M. Freppel. Vous voulez faire de l'inquisition laïque et révolutionnaire ! (Très bien! à droite.- Bruit et rumeurs sur d'aUtres bancs.)

M. Talandier. Alors, monsieur l'évêque, il faut aller communier en cachette. (Exclamations.)
.....................
    J'éprouve, ..., le plus vif plaisir à entendre dire que c'est là faire de l'inquisition.
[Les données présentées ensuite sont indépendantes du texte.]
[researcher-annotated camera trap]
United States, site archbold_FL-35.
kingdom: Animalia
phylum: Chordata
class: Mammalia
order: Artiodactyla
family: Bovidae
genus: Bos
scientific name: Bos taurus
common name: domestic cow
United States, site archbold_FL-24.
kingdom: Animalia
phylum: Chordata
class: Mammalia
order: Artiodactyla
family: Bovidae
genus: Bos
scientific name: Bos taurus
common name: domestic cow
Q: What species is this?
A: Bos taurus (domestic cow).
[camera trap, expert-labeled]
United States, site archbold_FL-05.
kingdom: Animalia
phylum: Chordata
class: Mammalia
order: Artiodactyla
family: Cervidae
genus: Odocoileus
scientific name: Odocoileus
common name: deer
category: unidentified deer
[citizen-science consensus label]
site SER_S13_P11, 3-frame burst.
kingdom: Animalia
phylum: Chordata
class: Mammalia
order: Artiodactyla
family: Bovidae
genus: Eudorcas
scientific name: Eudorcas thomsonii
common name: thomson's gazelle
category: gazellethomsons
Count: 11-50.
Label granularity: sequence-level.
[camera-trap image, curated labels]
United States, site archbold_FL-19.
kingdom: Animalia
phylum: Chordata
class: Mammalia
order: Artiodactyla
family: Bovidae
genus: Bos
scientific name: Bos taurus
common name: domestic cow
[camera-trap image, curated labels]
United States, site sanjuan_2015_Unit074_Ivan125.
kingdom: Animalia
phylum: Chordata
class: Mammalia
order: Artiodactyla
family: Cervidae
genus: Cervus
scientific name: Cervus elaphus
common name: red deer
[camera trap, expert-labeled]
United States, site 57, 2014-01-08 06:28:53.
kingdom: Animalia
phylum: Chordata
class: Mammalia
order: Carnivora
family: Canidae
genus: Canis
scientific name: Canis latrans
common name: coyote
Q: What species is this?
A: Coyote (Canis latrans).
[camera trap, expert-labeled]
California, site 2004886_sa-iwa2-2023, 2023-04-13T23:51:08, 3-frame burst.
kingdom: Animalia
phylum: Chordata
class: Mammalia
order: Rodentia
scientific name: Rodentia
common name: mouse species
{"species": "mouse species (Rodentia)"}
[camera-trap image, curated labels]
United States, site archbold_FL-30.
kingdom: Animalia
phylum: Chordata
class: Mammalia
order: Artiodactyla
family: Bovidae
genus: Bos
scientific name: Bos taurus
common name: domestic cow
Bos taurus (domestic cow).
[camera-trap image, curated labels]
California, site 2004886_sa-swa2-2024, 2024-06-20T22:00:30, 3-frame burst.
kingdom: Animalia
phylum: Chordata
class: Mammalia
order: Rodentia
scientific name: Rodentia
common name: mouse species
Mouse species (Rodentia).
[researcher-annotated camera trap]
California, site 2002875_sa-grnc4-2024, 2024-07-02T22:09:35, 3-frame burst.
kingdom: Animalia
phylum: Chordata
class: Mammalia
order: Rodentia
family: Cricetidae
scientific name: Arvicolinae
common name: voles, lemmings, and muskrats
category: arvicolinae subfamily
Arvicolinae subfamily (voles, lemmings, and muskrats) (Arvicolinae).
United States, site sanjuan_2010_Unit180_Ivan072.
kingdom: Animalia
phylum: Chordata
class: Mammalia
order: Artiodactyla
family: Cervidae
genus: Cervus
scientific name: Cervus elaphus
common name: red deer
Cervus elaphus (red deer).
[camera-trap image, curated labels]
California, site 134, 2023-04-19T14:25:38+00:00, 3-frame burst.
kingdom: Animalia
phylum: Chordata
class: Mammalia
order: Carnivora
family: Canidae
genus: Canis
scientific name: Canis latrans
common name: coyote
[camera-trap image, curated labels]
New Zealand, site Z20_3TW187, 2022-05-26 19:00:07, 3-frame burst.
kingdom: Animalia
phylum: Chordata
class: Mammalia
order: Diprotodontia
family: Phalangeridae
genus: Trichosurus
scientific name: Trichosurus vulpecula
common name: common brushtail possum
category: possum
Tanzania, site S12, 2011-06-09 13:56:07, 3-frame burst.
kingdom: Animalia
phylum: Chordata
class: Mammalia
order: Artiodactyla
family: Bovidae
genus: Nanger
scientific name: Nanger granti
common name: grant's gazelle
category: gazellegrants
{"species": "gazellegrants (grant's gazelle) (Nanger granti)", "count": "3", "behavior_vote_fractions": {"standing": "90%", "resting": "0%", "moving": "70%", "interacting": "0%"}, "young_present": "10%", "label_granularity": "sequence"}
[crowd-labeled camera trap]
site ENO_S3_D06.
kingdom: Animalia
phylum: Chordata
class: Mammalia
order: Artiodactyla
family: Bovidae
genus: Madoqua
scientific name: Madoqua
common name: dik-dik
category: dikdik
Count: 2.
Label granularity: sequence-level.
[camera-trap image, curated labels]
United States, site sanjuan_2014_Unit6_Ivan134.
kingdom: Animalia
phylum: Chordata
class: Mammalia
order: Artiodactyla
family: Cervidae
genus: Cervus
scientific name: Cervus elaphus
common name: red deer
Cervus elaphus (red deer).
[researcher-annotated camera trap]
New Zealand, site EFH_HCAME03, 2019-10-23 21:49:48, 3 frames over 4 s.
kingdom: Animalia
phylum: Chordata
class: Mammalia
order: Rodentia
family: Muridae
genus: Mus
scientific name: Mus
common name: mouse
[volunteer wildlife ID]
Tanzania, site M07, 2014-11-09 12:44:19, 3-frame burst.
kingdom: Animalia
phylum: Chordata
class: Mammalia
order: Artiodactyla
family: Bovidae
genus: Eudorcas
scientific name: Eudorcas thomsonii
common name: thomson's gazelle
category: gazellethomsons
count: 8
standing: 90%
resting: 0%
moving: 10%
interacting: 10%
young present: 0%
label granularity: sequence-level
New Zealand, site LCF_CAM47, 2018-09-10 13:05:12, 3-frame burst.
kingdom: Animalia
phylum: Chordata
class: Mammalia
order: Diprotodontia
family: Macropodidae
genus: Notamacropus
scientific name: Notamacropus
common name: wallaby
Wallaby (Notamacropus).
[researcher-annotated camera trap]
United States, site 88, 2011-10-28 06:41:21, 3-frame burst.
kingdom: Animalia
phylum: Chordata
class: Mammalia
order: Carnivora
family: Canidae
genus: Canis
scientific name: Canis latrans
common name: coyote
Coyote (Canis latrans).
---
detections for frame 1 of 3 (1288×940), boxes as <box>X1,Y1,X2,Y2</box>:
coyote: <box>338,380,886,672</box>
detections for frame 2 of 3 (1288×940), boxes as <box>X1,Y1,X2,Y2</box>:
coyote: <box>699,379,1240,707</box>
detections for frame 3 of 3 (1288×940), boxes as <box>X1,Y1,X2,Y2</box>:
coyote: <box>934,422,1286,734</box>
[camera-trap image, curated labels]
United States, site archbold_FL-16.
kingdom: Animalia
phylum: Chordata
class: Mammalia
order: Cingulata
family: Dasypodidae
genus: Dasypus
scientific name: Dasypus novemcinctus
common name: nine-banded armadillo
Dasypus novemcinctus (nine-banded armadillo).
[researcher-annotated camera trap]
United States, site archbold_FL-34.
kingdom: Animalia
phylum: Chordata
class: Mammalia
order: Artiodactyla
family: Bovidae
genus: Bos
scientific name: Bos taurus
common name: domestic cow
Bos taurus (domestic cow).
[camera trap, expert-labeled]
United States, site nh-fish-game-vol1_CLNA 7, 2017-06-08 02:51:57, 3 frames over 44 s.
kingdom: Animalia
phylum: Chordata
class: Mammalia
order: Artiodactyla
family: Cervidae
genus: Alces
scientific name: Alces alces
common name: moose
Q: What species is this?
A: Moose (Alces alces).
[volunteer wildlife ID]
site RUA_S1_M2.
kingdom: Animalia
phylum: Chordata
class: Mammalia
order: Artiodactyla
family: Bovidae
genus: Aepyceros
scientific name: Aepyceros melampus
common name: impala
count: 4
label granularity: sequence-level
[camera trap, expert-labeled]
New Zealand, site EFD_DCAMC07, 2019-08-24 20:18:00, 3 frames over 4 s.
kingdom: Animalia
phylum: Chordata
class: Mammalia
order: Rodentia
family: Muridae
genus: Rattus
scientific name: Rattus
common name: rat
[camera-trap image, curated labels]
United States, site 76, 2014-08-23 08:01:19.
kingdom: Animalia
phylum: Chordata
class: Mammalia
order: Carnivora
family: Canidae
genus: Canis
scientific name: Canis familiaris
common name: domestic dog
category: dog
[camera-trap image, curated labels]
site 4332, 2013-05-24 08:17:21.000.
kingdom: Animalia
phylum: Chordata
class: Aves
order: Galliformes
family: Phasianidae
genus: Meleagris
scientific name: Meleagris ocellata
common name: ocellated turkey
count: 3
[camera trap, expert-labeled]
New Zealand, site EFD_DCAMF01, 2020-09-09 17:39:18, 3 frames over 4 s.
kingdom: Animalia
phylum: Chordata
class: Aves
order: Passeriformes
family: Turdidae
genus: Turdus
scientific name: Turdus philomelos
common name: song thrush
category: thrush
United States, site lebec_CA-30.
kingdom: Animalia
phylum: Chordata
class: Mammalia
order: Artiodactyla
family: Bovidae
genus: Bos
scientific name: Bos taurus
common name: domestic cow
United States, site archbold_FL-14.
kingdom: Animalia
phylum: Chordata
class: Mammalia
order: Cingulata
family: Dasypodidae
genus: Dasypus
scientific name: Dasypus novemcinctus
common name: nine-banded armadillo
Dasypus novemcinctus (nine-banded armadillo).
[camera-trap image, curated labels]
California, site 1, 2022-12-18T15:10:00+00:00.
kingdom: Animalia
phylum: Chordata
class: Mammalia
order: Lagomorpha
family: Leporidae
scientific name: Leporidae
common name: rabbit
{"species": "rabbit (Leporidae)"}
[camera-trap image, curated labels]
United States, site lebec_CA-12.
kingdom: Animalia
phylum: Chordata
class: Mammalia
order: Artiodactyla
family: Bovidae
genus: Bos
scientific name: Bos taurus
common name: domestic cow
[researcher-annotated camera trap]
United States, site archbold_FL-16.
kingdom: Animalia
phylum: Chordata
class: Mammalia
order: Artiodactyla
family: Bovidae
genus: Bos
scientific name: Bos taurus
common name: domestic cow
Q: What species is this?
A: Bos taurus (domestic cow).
    Si jamais vous n'avez à subir d'autres inquisition, vous n'aurez guère le droit de parler des rigueurs de la révolution française envers les catholiques. Mais jusque-là ...(Interruptions et bruit.)
..............
    Je n'espère pas que jamais ce spectacle étonnant, sinon touchant, me soit donné ! Je crois que ceux dont je parle n'iront jamais à l'église,  ne communieront pas le jour de Pâques et resteront fidèles à l'opinion non-seulement de leur jeunesse, mais à celle de toute leur vie. Je n'aurai donc jamais le plaisir que je me promettais tout à l'heure; mais, en revanche, je voudrais avoir le plaisir de voir une Chambre fidèle à l'opinion de la Révolution française contre le catholicisme  et l'Église catholique, et se joignant à moi pour refuser le budget des cultes, ou du moins pour ne pas le demander.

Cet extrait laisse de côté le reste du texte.